start Input for this task
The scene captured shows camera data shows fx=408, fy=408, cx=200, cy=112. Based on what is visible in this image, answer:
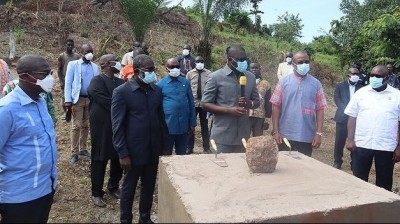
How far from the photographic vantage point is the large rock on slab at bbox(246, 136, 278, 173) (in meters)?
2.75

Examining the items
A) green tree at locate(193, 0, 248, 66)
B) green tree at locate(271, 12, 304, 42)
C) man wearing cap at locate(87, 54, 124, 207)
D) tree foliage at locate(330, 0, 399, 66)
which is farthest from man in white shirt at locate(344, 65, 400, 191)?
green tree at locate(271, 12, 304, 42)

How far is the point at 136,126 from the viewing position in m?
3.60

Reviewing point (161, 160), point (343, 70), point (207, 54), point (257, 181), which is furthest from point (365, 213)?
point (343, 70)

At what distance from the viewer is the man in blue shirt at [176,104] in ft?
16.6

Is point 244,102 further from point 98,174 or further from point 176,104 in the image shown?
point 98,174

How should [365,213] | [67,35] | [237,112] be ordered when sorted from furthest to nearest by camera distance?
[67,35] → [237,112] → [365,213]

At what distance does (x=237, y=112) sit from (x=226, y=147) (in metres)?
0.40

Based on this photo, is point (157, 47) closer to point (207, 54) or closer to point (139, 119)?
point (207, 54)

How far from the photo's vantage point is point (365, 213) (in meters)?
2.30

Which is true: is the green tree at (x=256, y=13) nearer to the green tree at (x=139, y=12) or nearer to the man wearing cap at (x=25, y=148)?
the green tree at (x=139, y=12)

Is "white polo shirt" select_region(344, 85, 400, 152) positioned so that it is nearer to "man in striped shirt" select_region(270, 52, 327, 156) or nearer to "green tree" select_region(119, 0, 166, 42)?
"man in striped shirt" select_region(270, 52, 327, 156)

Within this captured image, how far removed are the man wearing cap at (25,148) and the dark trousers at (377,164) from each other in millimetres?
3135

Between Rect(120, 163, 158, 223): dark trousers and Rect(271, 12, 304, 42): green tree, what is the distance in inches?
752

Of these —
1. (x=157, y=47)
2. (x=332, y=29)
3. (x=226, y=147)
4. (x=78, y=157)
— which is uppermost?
end Input for this task
Give again the lines from the line holding "Examining the items" through the close of the listing, both included, exactly as written and with nothing else.

Examining the items
A) green tree at locate(193, 0, 248, 66)
B) green tree at locate(271, 12, 304, 42)
C) man wearing cap at locate(87, 54, 124, 207)
D) tree foliage at locate(330, 0, 399, 66)
which is farthest from man in white shirt at locate(344, 65, 400, 191)?
green tree at locate(271, 12, 304, 42)

How far is the point at 136,126 from the viewing position in m?
3.60

Reviewing point (161, 160), point (343, 70), point (207, 54), point (257, 181), which is furthest from point (365, 213)?
point (343, 70)

At what distance from the viewer is the man in blue shirt at [176,104] in ft?
16.6

Is point 244,102 further from point 98,174 or further from point 176,104 in the image shown?
point 98,174

How should [365,213] | [67,35] | [237,112] be ordered when sorted from furthest to nearest by camera distance?
[67,35] → [237,112] → [365,213]

At what distance does (x=237, y=112) sit from (x=226, y=147) (in metres)?
0.40

Based on this photo, is point (157, 47) closer to point (207, 54) or closer to point (139, 119)?
point (207, 54)

How far from the photo's vantage point is point (365, 213) (in meters)?
2.30

Which is true: is the green tree at (x=256, y=13) nearer to the green tree at (x=139, y=12) or nearer to the man wearing cap at (x=25, y=148)?
the green tree at (x=139, y=12)

Is "white polo shirt" select_region(344, 85, 400, 152) positioned so that it is nearer to "man in striped shirt" select_region(270, 52, 327, 156) or nearer to "green tree" select_region(119, 0, 166, 42)?
"man in striped shirt" select_region(270, 52, 327, 156)

Within this captured image, how far removed are the man wearing cap at (25,148) and the dark trousers at (377,164) from each other in millimetres?
3135

Between Rect(120, 163, 158, 223): dark trousers and Rect(271, 12, 304, 42): green tree, what is the distance in inches?
752

Of these —
1. (x=157, y=47)
2. (x=332, y=29)
3. (x=226, y=147)
4. (x=78, y=157)
— which is uppermost?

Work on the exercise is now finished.